Stated task:
Look below for the line with "Examining the long", then repeat it and all lines after it, exactly, minus any pictures.
= = = =
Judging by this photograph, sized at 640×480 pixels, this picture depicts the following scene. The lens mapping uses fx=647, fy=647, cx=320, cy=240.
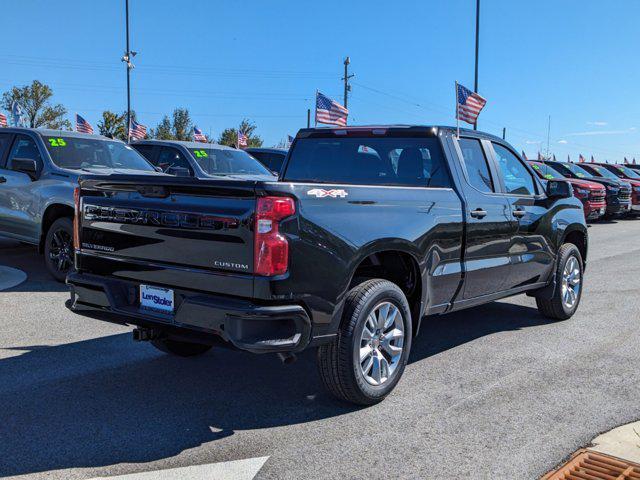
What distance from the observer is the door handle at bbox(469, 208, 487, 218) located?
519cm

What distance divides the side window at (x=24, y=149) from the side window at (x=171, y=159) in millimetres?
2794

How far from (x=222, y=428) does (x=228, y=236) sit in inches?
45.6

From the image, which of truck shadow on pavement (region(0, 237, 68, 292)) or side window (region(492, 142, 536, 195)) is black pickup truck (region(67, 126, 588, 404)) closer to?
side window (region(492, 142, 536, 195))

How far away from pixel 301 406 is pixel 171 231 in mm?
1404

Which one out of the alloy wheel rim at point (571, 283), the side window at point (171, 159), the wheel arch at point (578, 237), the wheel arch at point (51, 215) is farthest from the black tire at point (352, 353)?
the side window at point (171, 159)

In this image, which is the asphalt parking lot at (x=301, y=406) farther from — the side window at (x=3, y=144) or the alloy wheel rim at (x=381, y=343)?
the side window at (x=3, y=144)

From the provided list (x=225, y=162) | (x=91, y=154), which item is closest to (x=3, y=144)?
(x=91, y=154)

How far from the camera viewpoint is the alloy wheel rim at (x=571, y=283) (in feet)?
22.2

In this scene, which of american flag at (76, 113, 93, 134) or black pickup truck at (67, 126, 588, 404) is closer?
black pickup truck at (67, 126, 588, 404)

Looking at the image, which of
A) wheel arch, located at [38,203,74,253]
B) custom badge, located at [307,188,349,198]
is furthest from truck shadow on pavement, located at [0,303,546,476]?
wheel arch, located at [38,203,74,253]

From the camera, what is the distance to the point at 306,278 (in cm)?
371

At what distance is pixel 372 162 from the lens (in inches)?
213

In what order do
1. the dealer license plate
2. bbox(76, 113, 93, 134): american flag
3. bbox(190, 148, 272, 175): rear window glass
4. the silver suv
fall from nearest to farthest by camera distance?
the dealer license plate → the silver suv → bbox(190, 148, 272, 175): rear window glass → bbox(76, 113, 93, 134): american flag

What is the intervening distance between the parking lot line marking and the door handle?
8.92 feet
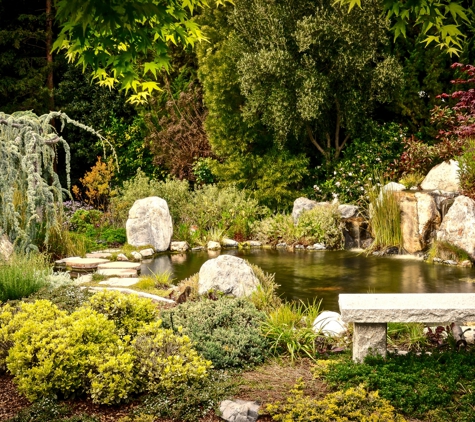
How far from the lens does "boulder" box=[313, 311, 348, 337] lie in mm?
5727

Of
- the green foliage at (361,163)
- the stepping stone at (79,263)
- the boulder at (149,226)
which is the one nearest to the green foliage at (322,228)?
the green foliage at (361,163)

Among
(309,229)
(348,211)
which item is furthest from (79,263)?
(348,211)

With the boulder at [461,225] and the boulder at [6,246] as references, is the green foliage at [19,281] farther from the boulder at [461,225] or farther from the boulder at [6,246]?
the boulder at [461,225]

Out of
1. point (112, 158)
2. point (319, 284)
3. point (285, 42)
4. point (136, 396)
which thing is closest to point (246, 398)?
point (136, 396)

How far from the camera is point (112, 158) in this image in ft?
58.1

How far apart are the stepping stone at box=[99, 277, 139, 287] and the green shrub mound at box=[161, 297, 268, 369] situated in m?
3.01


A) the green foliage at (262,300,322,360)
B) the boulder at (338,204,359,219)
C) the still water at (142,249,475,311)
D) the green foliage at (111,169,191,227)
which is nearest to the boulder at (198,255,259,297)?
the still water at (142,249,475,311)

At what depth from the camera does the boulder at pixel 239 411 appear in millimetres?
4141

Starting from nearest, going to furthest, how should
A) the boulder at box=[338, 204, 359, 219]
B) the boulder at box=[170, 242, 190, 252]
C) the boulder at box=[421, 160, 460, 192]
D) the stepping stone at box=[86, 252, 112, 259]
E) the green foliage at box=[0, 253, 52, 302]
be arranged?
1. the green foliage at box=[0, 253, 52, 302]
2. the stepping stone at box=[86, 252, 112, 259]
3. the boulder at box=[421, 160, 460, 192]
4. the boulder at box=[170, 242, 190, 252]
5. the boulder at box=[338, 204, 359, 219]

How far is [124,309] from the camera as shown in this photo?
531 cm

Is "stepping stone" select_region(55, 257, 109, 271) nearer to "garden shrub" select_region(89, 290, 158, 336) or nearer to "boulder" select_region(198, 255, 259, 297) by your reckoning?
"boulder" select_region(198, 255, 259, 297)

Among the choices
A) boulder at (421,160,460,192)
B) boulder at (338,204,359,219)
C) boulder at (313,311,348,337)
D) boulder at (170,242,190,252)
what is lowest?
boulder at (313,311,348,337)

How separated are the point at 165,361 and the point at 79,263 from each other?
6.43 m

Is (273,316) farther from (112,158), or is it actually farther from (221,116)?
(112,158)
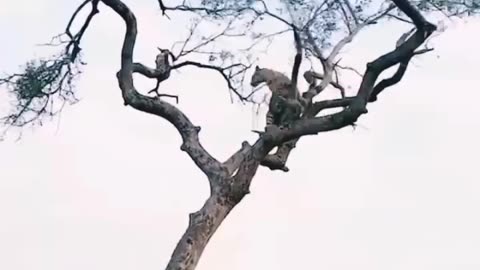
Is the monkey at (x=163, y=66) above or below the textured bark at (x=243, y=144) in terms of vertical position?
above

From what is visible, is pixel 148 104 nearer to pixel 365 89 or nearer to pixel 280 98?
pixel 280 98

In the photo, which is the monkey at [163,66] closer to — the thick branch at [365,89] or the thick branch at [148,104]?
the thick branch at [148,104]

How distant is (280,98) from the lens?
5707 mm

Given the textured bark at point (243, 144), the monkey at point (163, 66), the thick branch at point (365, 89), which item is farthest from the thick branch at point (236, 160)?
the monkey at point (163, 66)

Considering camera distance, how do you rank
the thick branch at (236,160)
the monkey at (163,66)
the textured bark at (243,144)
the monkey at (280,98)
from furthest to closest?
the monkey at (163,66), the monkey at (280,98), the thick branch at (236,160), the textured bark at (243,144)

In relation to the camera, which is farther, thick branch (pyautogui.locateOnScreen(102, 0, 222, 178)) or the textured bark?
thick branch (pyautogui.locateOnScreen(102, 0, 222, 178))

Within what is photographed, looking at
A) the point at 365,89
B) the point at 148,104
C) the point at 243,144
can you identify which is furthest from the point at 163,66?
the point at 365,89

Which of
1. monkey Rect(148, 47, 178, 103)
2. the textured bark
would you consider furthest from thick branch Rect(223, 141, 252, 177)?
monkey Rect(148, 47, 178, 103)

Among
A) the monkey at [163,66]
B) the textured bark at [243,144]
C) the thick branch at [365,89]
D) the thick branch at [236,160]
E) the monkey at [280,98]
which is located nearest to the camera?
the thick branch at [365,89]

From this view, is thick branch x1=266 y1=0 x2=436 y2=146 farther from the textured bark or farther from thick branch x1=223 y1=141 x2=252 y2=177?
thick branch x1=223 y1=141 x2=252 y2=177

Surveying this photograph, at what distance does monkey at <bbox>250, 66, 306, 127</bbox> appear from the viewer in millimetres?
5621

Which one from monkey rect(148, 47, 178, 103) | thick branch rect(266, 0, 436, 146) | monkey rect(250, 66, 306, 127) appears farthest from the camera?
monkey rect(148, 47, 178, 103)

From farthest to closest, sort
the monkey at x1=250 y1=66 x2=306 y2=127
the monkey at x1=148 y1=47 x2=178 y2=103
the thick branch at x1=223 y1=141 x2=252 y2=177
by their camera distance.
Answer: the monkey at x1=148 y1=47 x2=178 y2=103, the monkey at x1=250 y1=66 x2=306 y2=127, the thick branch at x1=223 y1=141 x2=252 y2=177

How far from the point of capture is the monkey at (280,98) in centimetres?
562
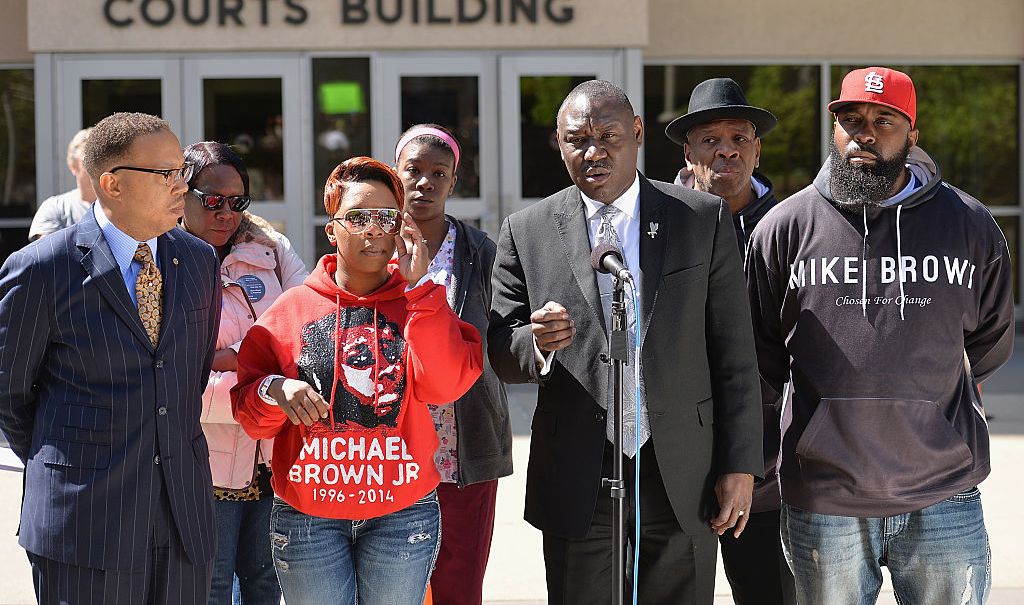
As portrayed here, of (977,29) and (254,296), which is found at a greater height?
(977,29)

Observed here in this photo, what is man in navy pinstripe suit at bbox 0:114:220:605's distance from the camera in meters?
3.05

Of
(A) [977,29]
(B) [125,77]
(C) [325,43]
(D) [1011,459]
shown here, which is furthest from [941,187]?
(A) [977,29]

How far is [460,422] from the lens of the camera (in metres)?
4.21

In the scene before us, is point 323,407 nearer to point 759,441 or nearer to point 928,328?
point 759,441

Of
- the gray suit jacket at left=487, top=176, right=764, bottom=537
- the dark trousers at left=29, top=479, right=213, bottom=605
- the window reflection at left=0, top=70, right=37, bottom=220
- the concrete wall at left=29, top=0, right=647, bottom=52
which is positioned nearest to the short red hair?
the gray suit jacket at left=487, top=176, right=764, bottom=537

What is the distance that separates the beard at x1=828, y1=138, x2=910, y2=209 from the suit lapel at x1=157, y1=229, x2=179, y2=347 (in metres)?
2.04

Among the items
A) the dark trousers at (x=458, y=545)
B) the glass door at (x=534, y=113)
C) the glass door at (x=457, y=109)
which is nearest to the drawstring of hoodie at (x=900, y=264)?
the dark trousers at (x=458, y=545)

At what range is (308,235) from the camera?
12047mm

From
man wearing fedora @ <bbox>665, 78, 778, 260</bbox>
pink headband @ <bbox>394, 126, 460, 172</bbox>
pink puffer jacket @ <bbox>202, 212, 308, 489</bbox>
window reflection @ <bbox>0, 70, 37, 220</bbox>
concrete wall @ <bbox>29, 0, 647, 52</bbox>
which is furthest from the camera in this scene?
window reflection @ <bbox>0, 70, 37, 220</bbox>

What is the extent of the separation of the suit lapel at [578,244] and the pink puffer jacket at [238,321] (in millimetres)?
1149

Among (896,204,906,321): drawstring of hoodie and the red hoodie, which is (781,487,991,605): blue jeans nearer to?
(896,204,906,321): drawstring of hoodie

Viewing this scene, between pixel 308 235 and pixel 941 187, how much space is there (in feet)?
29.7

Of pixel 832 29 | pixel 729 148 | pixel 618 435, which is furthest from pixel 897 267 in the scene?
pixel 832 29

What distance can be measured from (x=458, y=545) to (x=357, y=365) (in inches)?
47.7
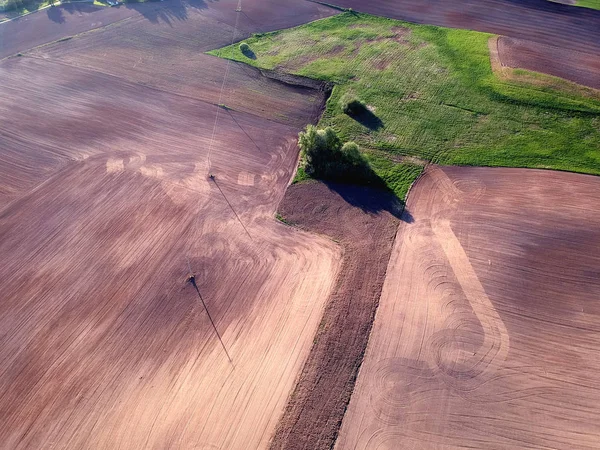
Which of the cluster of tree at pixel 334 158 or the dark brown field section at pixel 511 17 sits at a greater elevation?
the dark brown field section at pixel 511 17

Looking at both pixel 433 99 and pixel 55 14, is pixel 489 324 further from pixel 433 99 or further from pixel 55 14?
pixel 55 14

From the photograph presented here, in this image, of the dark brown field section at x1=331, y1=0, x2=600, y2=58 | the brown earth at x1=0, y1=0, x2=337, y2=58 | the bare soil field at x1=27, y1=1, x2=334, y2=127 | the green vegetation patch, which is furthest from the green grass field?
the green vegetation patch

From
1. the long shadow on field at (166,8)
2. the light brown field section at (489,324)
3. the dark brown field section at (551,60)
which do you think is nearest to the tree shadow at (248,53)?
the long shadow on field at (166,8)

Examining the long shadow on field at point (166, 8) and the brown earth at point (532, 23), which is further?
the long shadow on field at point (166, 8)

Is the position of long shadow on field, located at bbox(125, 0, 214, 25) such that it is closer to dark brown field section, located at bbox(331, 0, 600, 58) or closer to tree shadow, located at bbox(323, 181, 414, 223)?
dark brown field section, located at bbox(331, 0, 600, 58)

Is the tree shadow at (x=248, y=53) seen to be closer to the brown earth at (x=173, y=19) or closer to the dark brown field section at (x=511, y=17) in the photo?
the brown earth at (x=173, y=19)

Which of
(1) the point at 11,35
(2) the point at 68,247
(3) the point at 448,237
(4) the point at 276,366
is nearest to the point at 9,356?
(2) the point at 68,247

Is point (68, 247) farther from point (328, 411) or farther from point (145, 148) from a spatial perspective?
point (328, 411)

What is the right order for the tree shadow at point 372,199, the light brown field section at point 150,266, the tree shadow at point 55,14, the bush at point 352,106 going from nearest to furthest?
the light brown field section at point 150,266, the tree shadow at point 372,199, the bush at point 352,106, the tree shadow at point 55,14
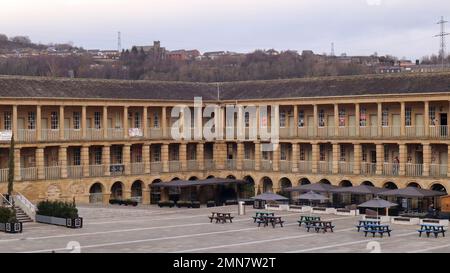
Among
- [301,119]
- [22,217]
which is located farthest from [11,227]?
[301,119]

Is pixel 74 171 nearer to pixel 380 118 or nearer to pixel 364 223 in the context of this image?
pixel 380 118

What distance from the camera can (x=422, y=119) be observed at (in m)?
= = = =
The completed task:
Examining the long shadow on field at point (166, 8) and the brown earth at point (532, 23), which is further?
the long shadow on field at point (166, 8)

Is the position of long shadow on field, located at bbox(125, 0, 214, 25) such that it is closer to dark brown field section, located at bbox(331, 0, 600, 58) or closer to tree shadow, located at bbox(323, 181, 414, 223)?
dark brown field section, located at bbox(331, 0, 600, 58)

Is the tree shadow at (x=248, y=53) seen to be closer to the brown earth at (x=173, y=19) or closer to the dark brown field section at (x=511, y=17) in the photo?
the brown earth at (x=173, y=19)

Which of
(1) the point at 11,35
(2) the point at 68,247
(3) the point at 448,237
(4) the point at 276,366
is nearest to the point at 9,356?
(2) the point at 68,247

Is point (68, 247) farther from point (328, 411) or farther from point (145, 148) from a spatial perspective?
point (328, 411)

What is the right order for the tree shadow at point 372,199, the light brown field section at point 150,266, the tree shadow at point 55,14, the bush at point 352,106 going from nearest to furthest?
the light brown field section at point 150,266, the tree shadow at point 372,199, the bush at point 352,106, the tree shadow at point 55,14
Among
- [301,119]
- [22,217]
which is located farthest from [11,227]?
[301,119]

Is pixel 74 171 nearer to pixel 380 118 or nearer to pixel 364 223 in the context of this image?
pixel 380 118

What distance from the camera can (x=422, y=119) be observed at (in m)?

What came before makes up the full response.